He recorded 50 strikeouts in his first 25 1/3 innings, which the Elias Sports Bureau found to be the quickest that any rookie reached 50 since 1893. His nickname of Sugar seemed an understatement.
"I think he was a key to our season," manager Scott Servais said. "Just having that guy at the back end who can wipe them out. He’d come into the game, and you could feel the energy. You feel it. Our players certainly felt it."
Diaz recorded 11 straight outs on strikeouts at one point, breaking a club record previously held by Randy Johnson, and finished the year at 15.33 strikeouts per nine innings, which ranked eighth for a single season in major-league history.
"That was a dream come true," Diaz said, "but when they called me up, I was ready for that moment. They gave me the ball, and I did my job."

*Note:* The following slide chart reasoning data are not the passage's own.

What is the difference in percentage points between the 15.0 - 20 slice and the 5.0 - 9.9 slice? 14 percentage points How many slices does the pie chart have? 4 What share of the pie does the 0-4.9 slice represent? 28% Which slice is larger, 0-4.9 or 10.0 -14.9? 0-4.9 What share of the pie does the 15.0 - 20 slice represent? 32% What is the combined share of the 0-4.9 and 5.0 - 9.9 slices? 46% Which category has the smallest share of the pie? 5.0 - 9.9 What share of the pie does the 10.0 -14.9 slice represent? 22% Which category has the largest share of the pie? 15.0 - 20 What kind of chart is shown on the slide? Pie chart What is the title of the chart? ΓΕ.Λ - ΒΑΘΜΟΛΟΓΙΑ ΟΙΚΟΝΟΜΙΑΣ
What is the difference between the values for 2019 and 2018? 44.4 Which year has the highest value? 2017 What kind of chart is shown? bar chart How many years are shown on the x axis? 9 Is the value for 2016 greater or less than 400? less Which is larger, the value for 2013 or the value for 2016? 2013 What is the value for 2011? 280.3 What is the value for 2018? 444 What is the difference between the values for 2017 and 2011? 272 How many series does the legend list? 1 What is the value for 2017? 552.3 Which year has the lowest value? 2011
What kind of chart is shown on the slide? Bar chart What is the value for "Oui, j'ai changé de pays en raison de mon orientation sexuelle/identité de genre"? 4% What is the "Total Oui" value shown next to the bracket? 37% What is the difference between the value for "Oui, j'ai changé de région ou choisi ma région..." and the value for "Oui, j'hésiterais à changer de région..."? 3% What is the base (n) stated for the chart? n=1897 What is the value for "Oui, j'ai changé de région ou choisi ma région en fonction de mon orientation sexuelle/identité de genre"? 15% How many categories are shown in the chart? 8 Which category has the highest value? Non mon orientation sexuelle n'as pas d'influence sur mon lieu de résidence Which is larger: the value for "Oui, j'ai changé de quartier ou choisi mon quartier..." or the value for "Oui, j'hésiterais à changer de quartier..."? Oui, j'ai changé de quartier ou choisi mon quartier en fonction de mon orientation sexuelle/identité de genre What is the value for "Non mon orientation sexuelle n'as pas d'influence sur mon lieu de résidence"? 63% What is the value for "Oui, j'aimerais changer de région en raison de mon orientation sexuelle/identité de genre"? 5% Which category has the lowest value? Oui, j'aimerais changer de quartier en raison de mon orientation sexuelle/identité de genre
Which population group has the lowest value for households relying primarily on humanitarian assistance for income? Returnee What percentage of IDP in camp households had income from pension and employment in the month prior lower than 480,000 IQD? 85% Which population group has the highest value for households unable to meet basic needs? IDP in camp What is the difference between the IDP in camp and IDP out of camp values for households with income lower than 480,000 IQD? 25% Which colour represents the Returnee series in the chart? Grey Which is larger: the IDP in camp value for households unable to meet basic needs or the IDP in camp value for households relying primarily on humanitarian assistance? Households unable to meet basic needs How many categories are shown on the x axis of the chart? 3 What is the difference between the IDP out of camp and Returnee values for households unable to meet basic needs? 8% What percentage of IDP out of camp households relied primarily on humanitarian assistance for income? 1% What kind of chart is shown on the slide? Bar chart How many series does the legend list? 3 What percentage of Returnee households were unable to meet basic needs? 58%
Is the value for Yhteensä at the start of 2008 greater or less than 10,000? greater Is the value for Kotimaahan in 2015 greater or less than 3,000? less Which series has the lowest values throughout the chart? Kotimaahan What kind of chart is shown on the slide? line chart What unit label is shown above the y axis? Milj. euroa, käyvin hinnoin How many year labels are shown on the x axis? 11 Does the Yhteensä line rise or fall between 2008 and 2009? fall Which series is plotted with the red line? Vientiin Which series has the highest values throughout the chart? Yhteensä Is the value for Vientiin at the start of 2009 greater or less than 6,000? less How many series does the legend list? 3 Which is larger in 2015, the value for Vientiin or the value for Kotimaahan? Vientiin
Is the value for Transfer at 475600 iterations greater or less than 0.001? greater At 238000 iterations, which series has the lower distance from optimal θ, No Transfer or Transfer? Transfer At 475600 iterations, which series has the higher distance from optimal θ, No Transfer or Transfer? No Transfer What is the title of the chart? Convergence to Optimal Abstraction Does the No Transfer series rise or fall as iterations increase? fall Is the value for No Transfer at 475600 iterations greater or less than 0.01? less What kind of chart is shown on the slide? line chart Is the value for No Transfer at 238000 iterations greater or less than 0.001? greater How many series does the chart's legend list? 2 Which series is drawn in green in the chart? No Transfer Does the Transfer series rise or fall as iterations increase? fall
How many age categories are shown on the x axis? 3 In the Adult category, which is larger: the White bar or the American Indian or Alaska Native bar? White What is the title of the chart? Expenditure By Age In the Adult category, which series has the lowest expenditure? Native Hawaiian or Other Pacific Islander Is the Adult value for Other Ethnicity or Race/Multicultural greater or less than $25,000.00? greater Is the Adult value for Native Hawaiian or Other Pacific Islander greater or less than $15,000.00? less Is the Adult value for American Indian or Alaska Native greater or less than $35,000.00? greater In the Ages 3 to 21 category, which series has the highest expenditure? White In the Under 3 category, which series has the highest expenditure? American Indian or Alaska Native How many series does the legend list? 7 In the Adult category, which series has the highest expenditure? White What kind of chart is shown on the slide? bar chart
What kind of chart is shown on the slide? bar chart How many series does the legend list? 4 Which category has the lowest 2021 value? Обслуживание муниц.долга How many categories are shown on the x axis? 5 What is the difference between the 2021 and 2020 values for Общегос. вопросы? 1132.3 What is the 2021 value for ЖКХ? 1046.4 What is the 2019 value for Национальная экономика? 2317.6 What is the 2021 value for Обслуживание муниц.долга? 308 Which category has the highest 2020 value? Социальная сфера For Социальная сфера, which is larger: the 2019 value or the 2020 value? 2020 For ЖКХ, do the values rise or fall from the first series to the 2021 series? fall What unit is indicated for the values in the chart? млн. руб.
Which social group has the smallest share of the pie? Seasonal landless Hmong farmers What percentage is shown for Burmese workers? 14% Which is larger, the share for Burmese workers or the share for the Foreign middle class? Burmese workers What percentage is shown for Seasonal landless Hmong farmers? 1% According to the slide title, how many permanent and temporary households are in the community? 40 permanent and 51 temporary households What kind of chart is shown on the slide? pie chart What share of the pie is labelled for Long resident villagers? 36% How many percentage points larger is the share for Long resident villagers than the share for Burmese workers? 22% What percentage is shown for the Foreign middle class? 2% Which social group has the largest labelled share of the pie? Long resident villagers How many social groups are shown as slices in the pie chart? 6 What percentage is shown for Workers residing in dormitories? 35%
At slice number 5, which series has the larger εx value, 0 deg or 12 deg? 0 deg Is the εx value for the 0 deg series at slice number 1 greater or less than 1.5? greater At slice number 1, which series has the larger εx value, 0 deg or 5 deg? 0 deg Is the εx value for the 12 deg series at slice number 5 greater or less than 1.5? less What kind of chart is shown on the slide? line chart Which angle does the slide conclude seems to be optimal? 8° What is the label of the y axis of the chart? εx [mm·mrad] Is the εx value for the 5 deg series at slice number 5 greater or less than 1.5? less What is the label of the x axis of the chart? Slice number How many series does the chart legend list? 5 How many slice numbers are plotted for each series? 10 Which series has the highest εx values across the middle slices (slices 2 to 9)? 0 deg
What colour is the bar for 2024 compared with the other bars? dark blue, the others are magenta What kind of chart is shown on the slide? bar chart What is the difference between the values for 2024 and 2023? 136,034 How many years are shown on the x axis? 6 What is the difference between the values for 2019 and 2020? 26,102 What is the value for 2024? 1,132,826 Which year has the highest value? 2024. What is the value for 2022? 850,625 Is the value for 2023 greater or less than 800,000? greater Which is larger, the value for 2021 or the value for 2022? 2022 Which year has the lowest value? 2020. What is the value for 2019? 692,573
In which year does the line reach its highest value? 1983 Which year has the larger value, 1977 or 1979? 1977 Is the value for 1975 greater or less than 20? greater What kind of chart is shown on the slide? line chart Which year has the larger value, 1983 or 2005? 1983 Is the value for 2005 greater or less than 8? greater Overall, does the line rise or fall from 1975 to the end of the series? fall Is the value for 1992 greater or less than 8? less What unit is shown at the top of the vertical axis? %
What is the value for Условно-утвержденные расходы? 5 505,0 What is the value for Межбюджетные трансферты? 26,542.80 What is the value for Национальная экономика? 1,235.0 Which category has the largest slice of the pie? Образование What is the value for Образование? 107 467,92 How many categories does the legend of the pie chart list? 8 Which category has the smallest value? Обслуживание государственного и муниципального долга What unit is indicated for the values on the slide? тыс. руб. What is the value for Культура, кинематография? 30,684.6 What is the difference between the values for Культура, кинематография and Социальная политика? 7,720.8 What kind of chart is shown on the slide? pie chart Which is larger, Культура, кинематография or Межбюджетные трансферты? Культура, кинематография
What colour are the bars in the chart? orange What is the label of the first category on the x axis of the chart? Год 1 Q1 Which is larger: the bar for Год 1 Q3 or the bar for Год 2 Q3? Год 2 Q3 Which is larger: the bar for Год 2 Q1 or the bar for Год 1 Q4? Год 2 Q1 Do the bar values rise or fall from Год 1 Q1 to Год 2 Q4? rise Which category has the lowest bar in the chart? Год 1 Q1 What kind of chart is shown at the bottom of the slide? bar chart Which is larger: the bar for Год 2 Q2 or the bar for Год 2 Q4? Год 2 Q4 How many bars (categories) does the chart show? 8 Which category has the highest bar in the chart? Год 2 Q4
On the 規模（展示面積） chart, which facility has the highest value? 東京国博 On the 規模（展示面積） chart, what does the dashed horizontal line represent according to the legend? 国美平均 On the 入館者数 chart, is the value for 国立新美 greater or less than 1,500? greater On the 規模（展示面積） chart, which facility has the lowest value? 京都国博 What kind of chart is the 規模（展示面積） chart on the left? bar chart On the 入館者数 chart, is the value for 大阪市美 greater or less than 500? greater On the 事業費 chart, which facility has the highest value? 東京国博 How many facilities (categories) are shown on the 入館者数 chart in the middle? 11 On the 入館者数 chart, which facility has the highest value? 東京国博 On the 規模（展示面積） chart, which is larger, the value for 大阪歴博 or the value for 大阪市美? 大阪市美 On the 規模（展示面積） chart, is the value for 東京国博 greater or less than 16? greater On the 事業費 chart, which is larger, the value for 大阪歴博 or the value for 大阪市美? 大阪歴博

An injury to Steve Cishek turned Diaz into the Mariners’ closer over the final two months, and he responded by registering 18 saves in 21 chances — despite now acknowledging that he wore down in September.
"I had never pitched that late in the season," said Diaz, who allowed five runs and 10 hits over 6 2/3 innings in his final five appearances.
"Particularly in that role, where I was pitching (almost) every day. But this year, I’m preparing my body and my mind to pitch all year."
Mostly, that means Diaz delayed the start of his offseason throwing program, although not so much as to prevent him from pitching next month for Puerto Rico in the World Baseball Classic.
"It’s very important for me," he said. "It’s the first time that I’ve ever represented my country. It’s an honor for me to play for Puerto Rico. Let’s see what we’ve got. We’ve got a pretty good team. We think we can win."
The same goes for the Mariners, who are depending heavily on Diaz, who turns 23 on March 22, even as they recognize he’ll need to make adjustments in his second big-league season.
"Now, is he going to continue to strike them out at the rate he did last year?" Servais asked. "I’d be surprised if he did because everybody knows him. He got tested. It comes around. He gets scouted. They know him."
Only maybe not. Sugar is working on a change-up.
The Mariners confirmed contract agreements with all players on their 40-man roster Saturday prior to their Cactus League opener against the Padres.
In effect, it means they’ve reached deals with the 19 players who were not yet eligible for salary arbitration. Those players:
Pitchers (10): Dan Altavilla, Zac Curtis, Edwin Diaz, Chris Heston, Ariel Miranda, Dillon Overton, James Pazos, Shae Simmons, Rob Whalen and Tony Zych.
Catchers (1): Mike Zunino.
Infielders (4): Mike Freeman, Taylor Motter, Shawn O’Malley and Dan Vogelbach.
Outfielders (4): Ben Gamel, Mitch Haniger, Guillermo Heredia and Boog Powell.